OPEC’s crude oil production
OPEC (Organization of the Petroleum Exporting Countries) will release its Monthly Oil Market Report on July 12, 2017. A Reuters and Bloomberg survey shows that OPEC’s crude oil production rose in June 2017. According to Reuters’ survey, OPEC’s crude oil production is the highest so far in 2017. A rise in crude oil production is bearish for crude oil (XES) (VDE) (XLE) prices. If OPEC’s monthly report shows a rise in OPEC’s crude oil production in June 2017, it would pressure oil prices. US crude oil prices have fallen ~18% in the last three months.

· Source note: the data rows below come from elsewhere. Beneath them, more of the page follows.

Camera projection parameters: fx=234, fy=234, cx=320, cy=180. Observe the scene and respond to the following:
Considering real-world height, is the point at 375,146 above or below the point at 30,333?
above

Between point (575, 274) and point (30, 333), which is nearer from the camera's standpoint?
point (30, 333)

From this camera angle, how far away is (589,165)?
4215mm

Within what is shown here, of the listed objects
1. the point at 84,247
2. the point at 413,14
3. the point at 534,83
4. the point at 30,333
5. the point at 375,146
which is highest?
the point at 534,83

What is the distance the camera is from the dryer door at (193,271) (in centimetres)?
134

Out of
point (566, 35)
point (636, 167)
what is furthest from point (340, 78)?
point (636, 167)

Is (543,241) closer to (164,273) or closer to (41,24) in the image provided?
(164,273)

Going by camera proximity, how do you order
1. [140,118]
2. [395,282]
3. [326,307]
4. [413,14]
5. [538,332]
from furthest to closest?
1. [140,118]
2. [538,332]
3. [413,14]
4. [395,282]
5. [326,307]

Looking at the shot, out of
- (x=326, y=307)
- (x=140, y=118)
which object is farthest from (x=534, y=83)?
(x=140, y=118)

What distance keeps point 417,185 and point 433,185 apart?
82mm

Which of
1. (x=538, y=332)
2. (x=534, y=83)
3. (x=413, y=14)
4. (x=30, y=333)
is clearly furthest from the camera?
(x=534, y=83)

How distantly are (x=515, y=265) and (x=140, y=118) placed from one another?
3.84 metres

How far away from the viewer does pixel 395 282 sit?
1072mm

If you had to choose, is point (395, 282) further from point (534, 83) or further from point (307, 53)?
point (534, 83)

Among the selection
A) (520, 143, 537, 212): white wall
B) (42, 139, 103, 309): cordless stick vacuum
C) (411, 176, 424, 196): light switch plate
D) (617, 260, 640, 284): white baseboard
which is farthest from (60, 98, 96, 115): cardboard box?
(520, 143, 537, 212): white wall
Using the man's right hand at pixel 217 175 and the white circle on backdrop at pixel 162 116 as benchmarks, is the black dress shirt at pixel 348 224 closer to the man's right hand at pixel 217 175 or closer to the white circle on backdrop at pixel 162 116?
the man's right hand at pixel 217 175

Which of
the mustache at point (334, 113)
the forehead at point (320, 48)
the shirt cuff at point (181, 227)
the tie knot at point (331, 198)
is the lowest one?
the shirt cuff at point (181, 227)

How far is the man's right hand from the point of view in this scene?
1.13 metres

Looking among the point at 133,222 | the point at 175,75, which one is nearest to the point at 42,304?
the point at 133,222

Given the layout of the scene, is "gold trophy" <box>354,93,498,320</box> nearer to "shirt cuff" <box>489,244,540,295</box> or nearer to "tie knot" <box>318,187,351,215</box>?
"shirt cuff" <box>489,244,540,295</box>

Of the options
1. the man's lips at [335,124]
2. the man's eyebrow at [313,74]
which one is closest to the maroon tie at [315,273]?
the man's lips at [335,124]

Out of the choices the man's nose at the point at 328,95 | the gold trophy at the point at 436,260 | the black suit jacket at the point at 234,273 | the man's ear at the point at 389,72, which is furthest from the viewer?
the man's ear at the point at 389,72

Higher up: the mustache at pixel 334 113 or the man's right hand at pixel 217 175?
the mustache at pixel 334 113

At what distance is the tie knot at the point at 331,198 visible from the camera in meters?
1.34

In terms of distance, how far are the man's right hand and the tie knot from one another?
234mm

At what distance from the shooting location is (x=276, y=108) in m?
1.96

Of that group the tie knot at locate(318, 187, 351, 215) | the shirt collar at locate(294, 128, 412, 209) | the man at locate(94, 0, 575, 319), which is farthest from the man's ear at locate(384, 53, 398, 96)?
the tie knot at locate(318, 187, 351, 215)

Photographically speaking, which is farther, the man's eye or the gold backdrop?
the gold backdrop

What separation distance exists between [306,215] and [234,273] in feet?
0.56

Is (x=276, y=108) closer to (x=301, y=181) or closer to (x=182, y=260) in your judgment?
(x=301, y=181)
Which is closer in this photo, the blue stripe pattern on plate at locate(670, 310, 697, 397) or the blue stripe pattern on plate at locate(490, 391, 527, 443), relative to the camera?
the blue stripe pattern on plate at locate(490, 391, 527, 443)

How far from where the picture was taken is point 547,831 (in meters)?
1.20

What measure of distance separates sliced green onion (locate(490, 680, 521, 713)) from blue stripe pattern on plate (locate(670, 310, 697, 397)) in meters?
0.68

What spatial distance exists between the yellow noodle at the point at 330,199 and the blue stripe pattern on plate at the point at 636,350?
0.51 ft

Lower crude oil prices have a negative impact on crude oil producers’ revenues such as SM Energy (SM), Sanchez Energy (SN), Swift Energy (SFY), and Continental Resources (CLR).
OPEC members’ production
According to Reuters’ surveys, OPEC members’ crude oil production figures for June 2017 are as follows:
- Algeria – flat at 1.1 MMbpd (million barrels per day)
- Angola – a rise of 40,000 bpd (barrels per day) to 1.7 MMbpd
- Iran – a rise of 10,000 bpd to 3.8 MMbpd
- Iraq – a fall of 30,000 bpd to at 4.4 MMbpd
- Kuwait – a rise of 10,000 bpd to 2.7 MMbpd
- Saudi Arabia – a rise of 40,000 bpd to 10 MMbpd
- United Arab Emirates – a rise of 10,000 bpd to 2.9 MMbpd
- Venezuela – a fall of 10,000 bpd to 2 MMbpd
Production cut deal
OPEC and Russia entered into a production cut deal on May 25, 2017, to reduce crude oil production by 1.8 MMbpd from January 2017 to March 2018. A rise in crude oil production from Nigeria, Libya, and the US could offset the production cut deal. As a result, OPEC might cap Nigeria and Libya’s crude oil production. To learn more, read the previous part in the series. Changes in production impact crude oil (USL) (PXI) (ERY) prices.
In the next part, we’ll discuss some crude oil price forecasts.
On July 10, 2017, US crude oil (USO) (DBO) August futures settled at $44.40 per barrel, which is only 0.40% above the previous day’s closing price.